Comme le rappelle l’INSEE, le taux de chômage publié n’est pas conforme à la méthodologie habituelle. Il est donc dénué de signification. Une information fournie discrètement par l'INSEE dans sa note de conjoncture de juin, et passée curieusement inaperçue, le confirme clairement : l’Enquête Emploi a mesuré un taux de chômage de 9,4% pour le 1er trimestre 2007. Rappelons que cette enquête est la seule source qui permette de calculer le chômage au sens du BIT. Celui-ci se situe donc au moins 1 point au dessus des proclamations gouvernementales.
Des chiffres toujours provisoires. L’INSEE et la DARES ont publié fin juillet un chiffre du chômage pour juin 2007 qui s’établissait à 8%. Il ne serait pas surprenant que les chiffres de juillet passent sous cette barre symbolique et soient donc l’occasion pour le gouvernement de se réjouir à nouveau d’une baisse qui serait effectivement «historique» si elle n’était illusoire...
Depuis le printemps, les chiffres officiels sont publiés accompagnés d’un avertissement rappelant qu’ils ne sont pas conformes à la méthodologie habituelle : la direction de l’INSEE n’a pas encore recalé les estimations provisoires sur les résultats de l’Enquête Emploi de 2006. Si elle l’avait fait, le taux de chômage fin juin 2007 s’établirait officiellement à 8,9%.
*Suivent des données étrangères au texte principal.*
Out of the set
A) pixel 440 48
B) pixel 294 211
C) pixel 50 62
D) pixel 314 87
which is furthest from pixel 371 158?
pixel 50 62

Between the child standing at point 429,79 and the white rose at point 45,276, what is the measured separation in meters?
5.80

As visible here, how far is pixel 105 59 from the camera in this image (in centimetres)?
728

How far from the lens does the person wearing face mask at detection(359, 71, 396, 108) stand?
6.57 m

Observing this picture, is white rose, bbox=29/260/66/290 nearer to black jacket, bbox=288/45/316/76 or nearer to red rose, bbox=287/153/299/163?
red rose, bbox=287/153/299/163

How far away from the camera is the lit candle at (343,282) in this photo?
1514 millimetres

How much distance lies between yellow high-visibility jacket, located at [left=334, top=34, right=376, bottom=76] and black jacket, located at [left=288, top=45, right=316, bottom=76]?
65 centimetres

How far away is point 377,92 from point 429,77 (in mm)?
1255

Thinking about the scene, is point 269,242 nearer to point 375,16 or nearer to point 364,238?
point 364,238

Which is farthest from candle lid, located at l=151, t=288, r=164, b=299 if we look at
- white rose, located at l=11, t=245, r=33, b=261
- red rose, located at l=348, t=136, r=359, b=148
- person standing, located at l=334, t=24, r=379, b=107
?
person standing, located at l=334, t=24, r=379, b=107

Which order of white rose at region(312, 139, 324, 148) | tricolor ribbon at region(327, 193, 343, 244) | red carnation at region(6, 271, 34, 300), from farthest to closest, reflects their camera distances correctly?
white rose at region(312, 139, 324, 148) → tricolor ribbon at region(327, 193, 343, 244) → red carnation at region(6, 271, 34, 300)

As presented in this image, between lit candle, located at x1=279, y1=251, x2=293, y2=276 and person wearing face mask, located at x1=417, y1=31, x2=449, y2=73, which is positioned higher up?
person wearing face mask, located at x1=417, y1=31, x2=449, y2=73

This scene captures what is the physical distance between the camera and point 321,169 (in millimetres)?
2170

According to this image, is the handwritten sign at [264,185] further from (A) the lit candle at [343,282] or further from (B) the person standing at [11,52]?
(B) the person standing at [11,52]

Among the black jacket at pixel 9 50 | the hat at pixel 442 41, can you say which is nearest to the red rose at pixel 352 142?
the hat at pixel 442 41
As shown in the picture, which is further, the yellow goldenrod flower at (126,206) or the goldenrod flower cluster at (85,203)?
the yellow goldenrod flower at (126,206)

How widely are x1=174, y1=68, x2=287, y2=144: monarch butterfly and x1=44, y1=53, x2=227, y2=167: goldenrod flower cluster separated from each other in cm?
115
Sanctions et radiations record. Cependant, la réalité est probablement encore moins brillante : la dérive des chiffres de l’ANPE, liée à la gestion «active» de la liste que mène sa direction depuis mi-2005, s’est vraisemblablement poursuivie, entraînant mécaniquement dans sa dérive le taux de chômage publié par l’INSEE. Le suivi mensuel des demandeurs d’emploi a poursuivi sa montée en charge, ainsi que le renforcement des contrôles. Une étude de l'Unedic sur le contrôle de la recherche d'emploi en 2006, encore étrangement confidentielle, montrerait, selon Les Echos du 26/07/07, un triplement des sanctions à l’initiative des Assedic suite à la réforme Borloo-Larcher de 2005. Les statistiques de l'ANPE confirment que le risque de radiation des demandeurs d’emploi a atteint un niveau record début 2007.
Comme ACDC l’a expliqué en détail dans sa note n°2 ("Chômeurs et chiffres sous pression", janvier 2007), cette hausse des radiations ne concerne ni des chômeurs qui ont retrouvé un emploi, ni des «faux» chômeurs qui ne rechercheraient pas réellement un emploi. Elle est au contraire le signe d’une politique qui pousse les chômeurs à la résignation et au découragement en privilégiant le contrôle, et un semblant de suivi au détriment de la formation et de l’accompagnement. Voyant moins d’intérêt à rester inscrit, d’autant que les droits à indemnisation du chômage ont été fortement réduits, le demandeur d’emploi renonce plus souvent à maintenir son inscription… tout en restant chômeur.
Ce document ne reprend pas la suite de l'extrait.